• The elected Ile-de-France representative Sophia Chikirou mentioned, during an interview with BFMTV in January 2021, a “vaccination passport” project launched by the European Commission in 2019. A device which had “not a health vocation”, said the regional councillor.

  • If, in 2018, the European Commission did mention a vaccine passport project, it was to allow citizens changing their country of residence to continue their vaccination course without incident.

  • To respond to the Covid-19 pandemic, the Commission has introduced an “EU digital Covid certificate”, a separate initiative.

Has the European Commission planned a vaccine passport from 2019 that would give access to certain activities or events?

The excerpt from a January 2021 broadcast went viral again on social media after being shared on February 9 by Senator Les Républicains Alain Houpert.

“Worrying”, he comments in the caption of this video in which intervenes Sophia Chikirou, regional councilor of Ile-de-France attached to the group La France Insoumise.

“I found a working document from the European Commission dating from March 2019, which has since been working on the idea of ​​a European Community vaccine passport.

The idea is not new […], it does not arise during this pandemic, ”launches the elected representative from the Ile-de-France.

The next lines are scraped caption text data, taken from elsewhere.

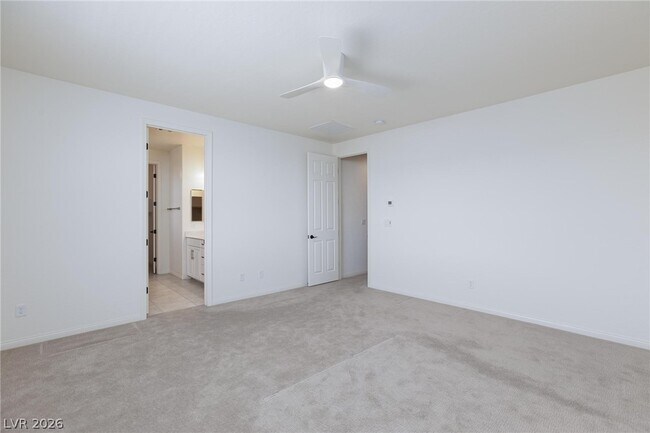 Building Photo - 10117 Heron Lake Ave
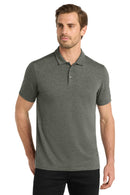 OGIO® Evolution Polo OG147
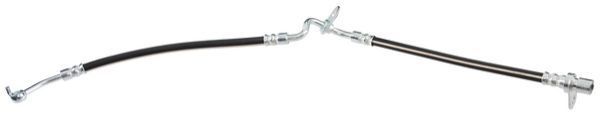 A.B.S. Bremseslange sl6135 for MAZDA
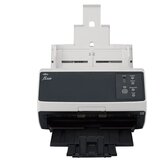 Fujitsu fi-8150 document scanner 50 ppm ADF Duplex USB 3.2 LAN RJ-45 | shoptok.hr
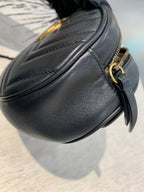 Gucci Belt Bag & Fanny Pack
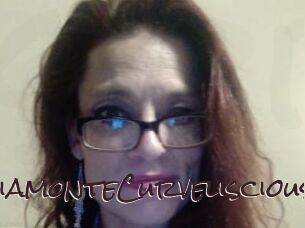 DiamonteCurveliscious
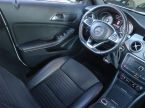 Mercedes Třída GLA - fotka číslo 6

"We must ask ourselves the question of why this vaccine passport anticipated like this [...] the pandemic

of coronavirus, ”she continues.

The elected defends herself from being "conspiratorial" but "finds that this idea of ​​​​this vaccine passport hides things" and that it "does not have a health vocation".

Worrying!

If this is confirmed, I have no more words!

https://t.co/pUE9dDjb7F

— Alain Houpert (@alainhoupert) February 9, 2022

The excerpt comes from the show

Face à Duhamel

, broadcast on BFMTV on January 18, 2021.

FAKE OFF

In 2018, the European Commission and the Council of the European Union, made up of members of the governments of EU member countries, made recommendations on vaccination.

Among them, that of creating a “book” or a “vaccination passport”.

The idea then was to ensure that every citizen living in the EU receives the recommended vaccines, even if they move to another Member State.

These two institutions started from the observation that “the differences between the vaccination schedules of the Member States, with regard to the recommendations, the type of vaccine used, the number of doses administered and the dates of the vaccines, increase the risk that citizens, especially children, miss a vaccine when moving to another Member State”.

A "study is in progress"

In 2019, the European Commission published a roadmap for the application of these various recommendations until 2022. A feasibility study was to be carried out over three years, until 2021. In 2022, a proposal was to be formulated for this project.

This “booklet” or “vaccination passport” project has not yet seen the light of day – and it is not certain that it will ever come to fruition.

The European Commission tells us that "no decision" has been taken on this subject.

In July 2021, Stella Kyriakides, Commissioner for Health, explained that "a study is underway".

A different project from the “EU digital Covid certificate”

The EU Commission and Council took an interest in vaccination in 2018 because of a "decline in [vaccination] coverage, a shortage of supplies and a growing reluctance to with regard to vaccines", explained the Commission at the time.

This draft "booklet" or "vaccination passport" is different from the "EU digital Covid certificate", which came into force on July 1, 2021. It is this certificate, equipped with a QR code, which is for example used by the French government in the TousAntiCovid application to certify the doses of anti-Covid-19 vaccines received.

This document has been drawn up to facilitate free movement within the EU.

According to the Commission's rules, it can be established either when a person has been vaccinated against Covid-19, or by presenting a negative test result, or even by having a certificate of recovery from Covid-19.

The Commission clarifies that "the national use of EU digital Covid certificates remains the responsibility of the Member States", i.e. the States are free to use or not to use digital certificates in their response against the pandemic.

The Commission adds that it is not the Commission that defines the terms of use of this certificate, but the Member States.

Thus, asking “to access events or restaurants” is a skill and a choice made at the national level.

This certificate is currently in force for one year, i.e. until June 30, but the Commission proposed on February 3 to extend it until June 2023, due to the health situation.

The European Parliament and the Council of the EU must then validate – or not – this request.